▸ Text block
+---+

# Think my marriage is over



## pennyblossom (Mar 12, 2013)

I think I just ruined my marriage. Let me state I do love my husband very much, and I really don't want it to be over, but I don't know if that is going to be enough to get us though this time.

Let me start out, we have been married 15 years and have 3 kids. MY husband went back to college and graduated last spring, he decided the other week, he may want to go to law school. He asked my opinion. Well I did some research, and with his age and the price I just don't think it is the best idea. Our middle child will be in college in 5 years, and our oldest is already in college. So money wise I just don't know if we could do it. Now he is mad at me, and thinks I don't support him. I do support him, I just don't agree with this decision.

We are having other problems at this time also, which have been on going over the last year. I just don't know what to do anymore. We can't talk about issues without fighting, so here lately we have just not been talking. We can't seem to agree on anything anymore. I really don't know what to do!


----------



## jld (Dec 1, 2013)

I'm not a counselor or anything, pennyblossom, but I am sure it is discouraging to post about a heartbreaking situation and feel like you are not getting any responses, so here goes . . .

I think you are right on telling him not to go to law school. I have heard it is hard to find work as a lawyer now. To take on all that debt and not end up with a job, esp. as a family man? Not wise. Good for you for doing your research and offering a sound opinion.

How about, instead of talking, you just listen to what he says? When he starts talking, even if he is shouting, you just listen. Repeat back to him what he says. Don't add anything, and don't give your own thoughts. Just keep repeating to him what he says until he calms down. Ask questions like: What could I do to make you feel better? How can I help? Just anything to make him feel like his feelings are being considered and respected would be helpful.

All of that listening and repeating is called Active Listening. It can work miracles in relationships, I think.

If he is able to calm down enough to where he can listen to you, speak calmly. Use "I" statements: I love you so much. I miss feeling good with you. I want the best for our family. I would like us to be able to listen and talk to each other without feeling angry and defensive. That sort of thing. Just try to keep a calm tone and a calm atmosphere.

If he starts getting angry, go back into listening and repeating mode. Keep at it until he calms down again.

Okay, I hope this is a good start for you.


----------



## harrybrown (May 22, 2013)

I have several friends that are attorneys. The problem is finding work. Some of the jobs do not pay very well right now.

However, there are some areas of bright spots.

one is immigration. Does your H speak english and spanish?

You are correct about the debt, and timing. But if he does get the degree, and has a good plan, it could work. 

I am glad to see that he is trying to do something. As far as always fighting, have the two of you had any MC?


----------



## Thound (Jan 20, 2013)

+---+

▸ Data to examine
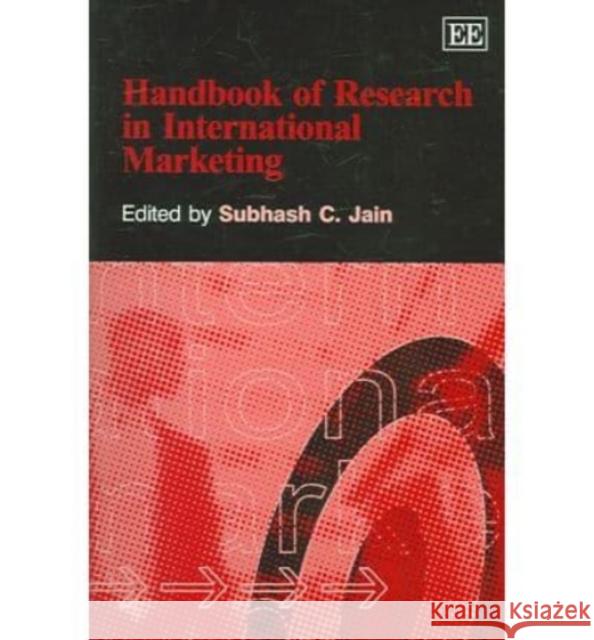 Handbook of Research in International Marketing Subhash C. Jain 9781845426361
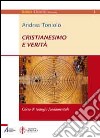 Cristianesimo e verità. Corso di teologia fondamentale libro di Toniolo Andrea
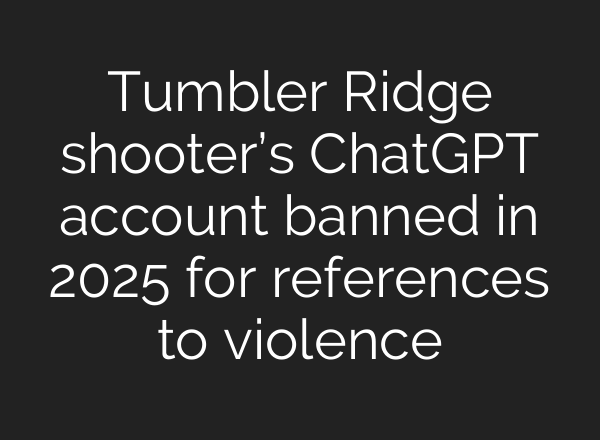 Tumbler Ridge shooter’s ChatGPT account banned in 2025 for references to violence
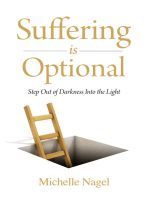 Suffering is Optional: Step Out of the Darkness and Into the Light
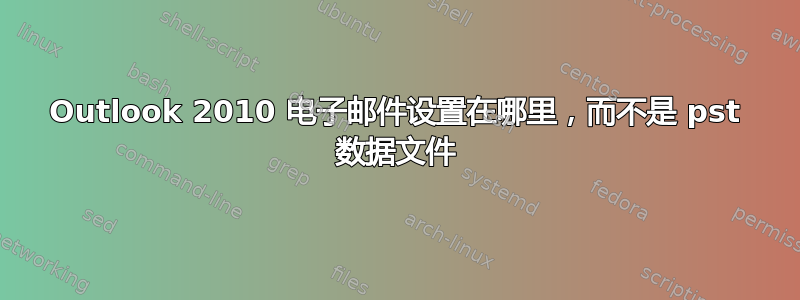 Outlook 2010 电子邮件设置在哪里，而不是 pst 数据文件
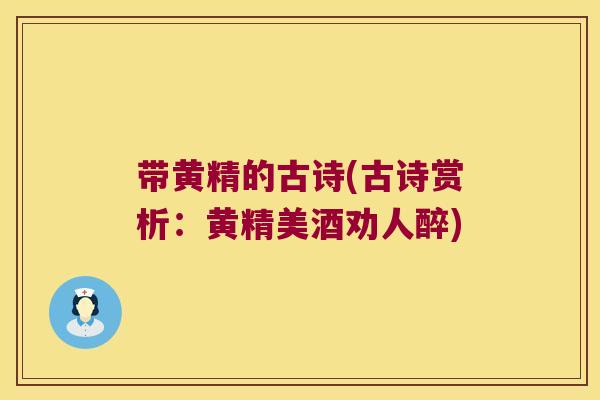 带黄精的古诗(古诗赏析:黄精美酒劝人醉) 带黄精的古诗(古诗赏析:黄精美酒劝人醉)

+---+

▸ Required action 1
In the forum thread about the marriage, how long had pennyblossom and her husband been married?
▸ Required action 2
Resume the forum thread about the marriage from the point where it stops.
The rows can be left aside.

▸ Your response 1
Fifteen years.

▸ Your response 2
jld said:


> I'm not a counselor or anything, pennyblossom, but I am sure it is discouraging to post about a heartbreaking situation and feel like you are not getting any responses, so here goes . . .
> 
> I think you are right on telling him not to go to law school. I have heard it is hard to find work as a lawyer now. To take on all that debt and not end up with a job, esp. as a family man? Not wise. Good for you for doing your research and offering a sound opinion.
> 
> ...


WOW!!! Penny you just got some well thought out advice. I will leave it at that as I cant top it.
_Posted via Mobile Device_


----------



## turnera (Jan 22, 2010)

Have you read His Needs Her Needs?


----------



## Theseus (Feb 22, 2013)

pennyblossom said:


> he may want to go to law school. He asked my opinion. Well I did some research, and with his age and the price I just don't think it is the best idea. Our middle child will be in college in 5 years, and our oldest is already in college. So money wise I just don't know if we could do it.


Assuming you are in the United States, the problem is not just money. The problem is simply that too many people are going for law degrees, way more than the job market can absorb. You might want to show your husband articles such as these:

The real problem with law schools: Too many lawyers.

Does America Need 202 Law Schools? - Forbes

One quote: "_The reason for the drop in the number of applications to law school seems to be based on simple math. A Spring 2012 American Bar Association study found that only 55% of law school graduates had gotten a job requiring a law license while the average student took on $125,000 in debt to earn the license_."

Your husband may be unjustly taking his frustration out on you, when it's not your fault for this situation.


----------



## tennisstar (Dec 19, 2011)

I had a similar situation with my husband and also researched it. I found it didn't make sense financially for my husband (mid 50s) to complete another few years of school and work only PT during that time. It is simply the law of diminishing returns.
_Posted via Mobile Device_


----------



## tennisstar (Dec 19, 2011)

sorry I meant he is in his mid 40s.
_Posted via Mobile Device_


----------



## JustSomeGuyWho (Dec 16, 2012)

The problem here isn't that you are wrong. It is your opinion that it may not be a good risk given the cost and potential reward and it is an opinion based on facts. It is a sensible opinion. Nothing wrong with that. My guess is that it is completely how you approached it. I wonder how he would have reacted if instead of you telling him you didn't think it is a good idea, you told him that you had some concerns and presented what you've discovered, allowing him the opportunity to come to the same conclusion. Right now, instead of it being a logical argument, it is an emotional one.


----------



## pennyblossom (Mar 12, 2013)

jld said:


> I'm not a counselor or anything, pennyblossom, but I am sure it is discouraging to post about a heartbreaking situation and feel like you are not getting any responses, so here goes . . .
> 
> 
> 
> ...



Thank you for the good advice. I will try that.


----------



## pennyblossom (Mar 12, 2013)

JustSomeGuyWho said:


> The problem here isn't that you are wrong. It is your opinion that it may not be a good risk given the cost and potential reward and it is an opinion based on facts. It is a sensible opinion. Nothing wrong with that. My guess is that it is completely how you approached it. I wonder how he would have reacted if instead of you telling him you didn't think it is a good idea, you told him that you had some concerns and presented what you've discovered, allowing him the opportunity to come to the same conclusion. Right now, instead of it being a logical argument, it is an emotional one.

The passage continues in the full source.